**Text**
The NNT Group on evidence-based medicine concluded that it was inappropriate to combine these twelve trials into a single analysis, because of substantial clinical heterogeneity (i.e., variations in study design, setting, and population characteristics).^[3] Examining each study individually, the NNT group noted that two of these studies showed benefit to patients given tPA (and that, using analytical methods that they think flawed); four studies showed harm and had to be stopped before completion; and the remaining studies showed neither benefit nor harm. On the basis of this evidence, the NNT Group recommended against the use of tPA in acute ischaemic stroke.^[3]

It has been suggested that if tPA is effective in ischemic stroke, it must be administered as early as possible after the onset of stroke symptoms.^[2][4] Indeed, tPA has become widely considered standard of care in acute ischemic stroke, so long as the patient presents soon after the onset of stroke symptoms.^[4] Many national guidelines including the AHA have interpreted this cohort of studies as suggesting that there are specific subgroups who may benefit from tPA and thus recommend its use within a limited time window after the event. Protocol guidelines require its use intravenously within the first three hours of the event, after which its detriments may outweigh its benefits. For example, the Canadian Stroke Network guideline states "All patients with disabling acute ischemic stroke who can be treated within 4.5 hours of symptom onset should be evaluated without delay to determine their eligibility for treatment" with tPA.^[5] Because of this, only about 3% of people qualify for this treatment, since most patients do not seek medical assistance quickly enough.^{[citation needed]} Similarly in the United States, the window of administration used to be 3 hours from onset of symptoms, but the newer guidelines also recommend use up to 4.5 hours after symptom onset.^[6] tPA appears to show benefit not only for large artery occlusions but also for lacunar strokes. Since tPA dissolves blood clots, there is risk of hemorrhage with its use.

**Data provided**

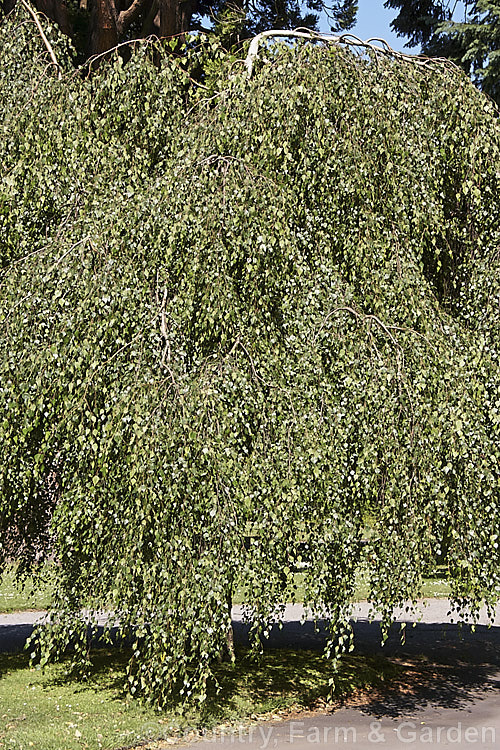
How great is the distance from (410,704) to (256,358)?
3645 millimetres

**Goal of the exercise**
Could you reproduce the passage above on tPA for acute ischemic stroke word for word, from start to finish?

**Output**
The NNT Group on evidence-based medicine concluded that it was inappropriate to combine these twelve trials into a single analysis, because of substantial clinical heterogeneity (i.e., variations in study design, setting, and population characteristics).^[3] Examining each study individually, the NNT group noted that two of these studies showed benefit to patients given tPA (and that, using analytical methods that they think flawed); four studies showed harm and had to be stopped before completion; and the remaining studies showed neither benefit nor harm. On the basis of this evidence, the NNT Group recommended against the use of tPA in acute ischaemic stroke.^[3]

It has been suggested that if tPA is effective in ischemic stroke, it must be administered as early as possible after the onset of stroke symptoms.^[2][4] Indeed, tPA has become widely considered standard of care in acute ischemic stroke, so long as the patient presents soon after the onset of stroke symptoms.^[4] Many national guidelines including the AHA have interpreted this cohort of studies as suggesting that there are specific subgroups who may benefit from tPA and thus recommend its use within a limited time window after the event. Protocol guidelines require its use intravenously within the first three hours of the event, after which its detriments may outweigh its benefits. For example, the Canadian Stroke Network guideline states "All patients with disabling acute ischemic stroke who can be treated within 4.5 hours of symptom onset should be evaluated without delay to determine their eligibility for treatment" with tPA.^[5] Because of this, only about 3% of people qualify for this treatment, since most patients do not seek medical assistance quickly enough.^{[citation needed]} Similarly in the United States, the window of administration used to be 3 hours from onset of symptoms, but the newer guidelines also recommend use up to 4.5 hours after symptom onset.^[6] tPA appears to show benefit not only for large artery occlusions but also for lacunar strokes. Since tPA dissolves blood clots, there is risk of hemorrhage with its use.